# Visual C++ & C++ Programming > Visual C++ Programming >  Prevent "Window not responding"

## ahmd

Hi everyone:


In my program I have to do some processing that may require up to 10-20 seconds to complete. Right before that I display a message box for the user that says, "Processing, please wait..." and the mouse goes into the hour-glass mode. This processing is done in the main thread so I guess as a side effect if someone drags another window over mine it doesn't redraw itself and looks like a white square. Moreover if that is done again my Windows XP shows that my program is not responding on the main title bar. All that goes back to normal when processing routine completes.

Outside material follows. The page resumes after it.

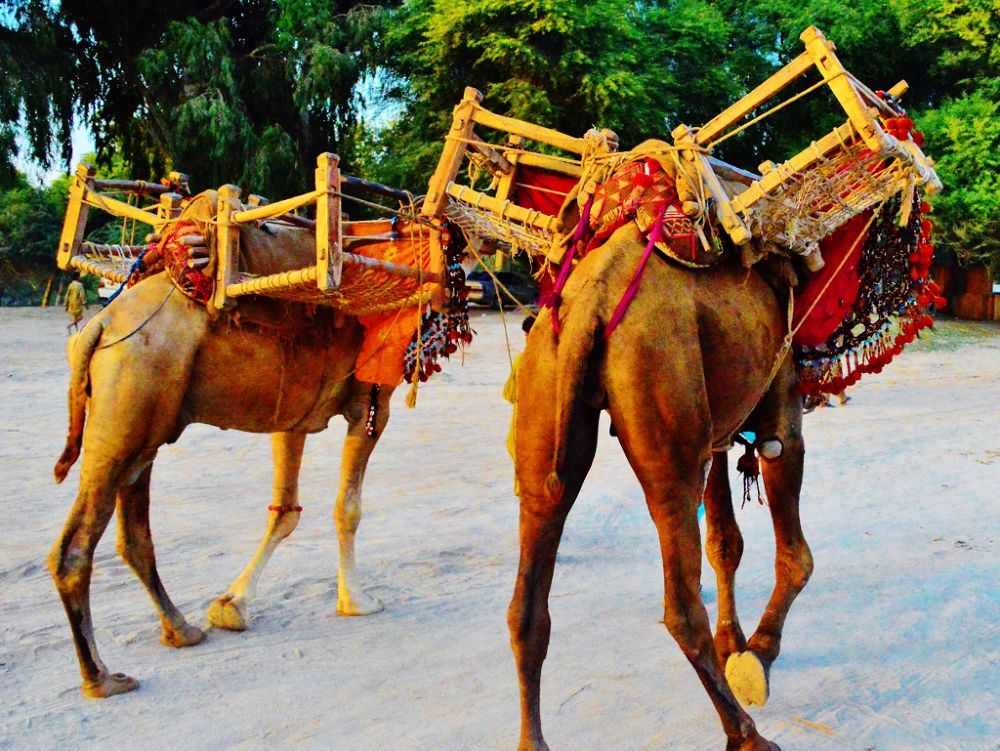 camels... by Jawad Ghazanfar Naru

I searched this forum for solution and it seems like the most common one is to put all of my processing in a separate thread. I understand it, but that would require quite a lot of re-coding, which I'm trying to avoid. 

In light of that I was thinking, is there an API that I can maybe call once in awhile from my processing routine that will allow to update the main window and make this "Not responding" message go away?

----------


## RogerThat123

When does it say not responding? The whole 20 seconds?

----------


## hoxsiew

Is this an MFC app?  If so, and you have a processing loop of some sort, call theApp.PumpMessage(); from time to time during the loop.  If not MFC, you can still pump messages, but it's a bit more difficult.

----------


## JVene

Consider launching a thread to do the processing?

----------


## Skizmo

> This processing is done in the main thread


Bingo... The message should be "Main thread not responding"  :Wink: .

----------


## binyo66

Hide your main window until the initialization done  :Big Grin:

----------


## Syslock

Like the previous poster already mentioned, this is what worker threads are for.  Put your intensive processes in another thread, so it doesn't lock up your main app.

----------


## ahmd

> Like the previous poster already mentioned, this is what worker threads are for.  Put your intensive processes in another thread, so it doesn't lock up your main app.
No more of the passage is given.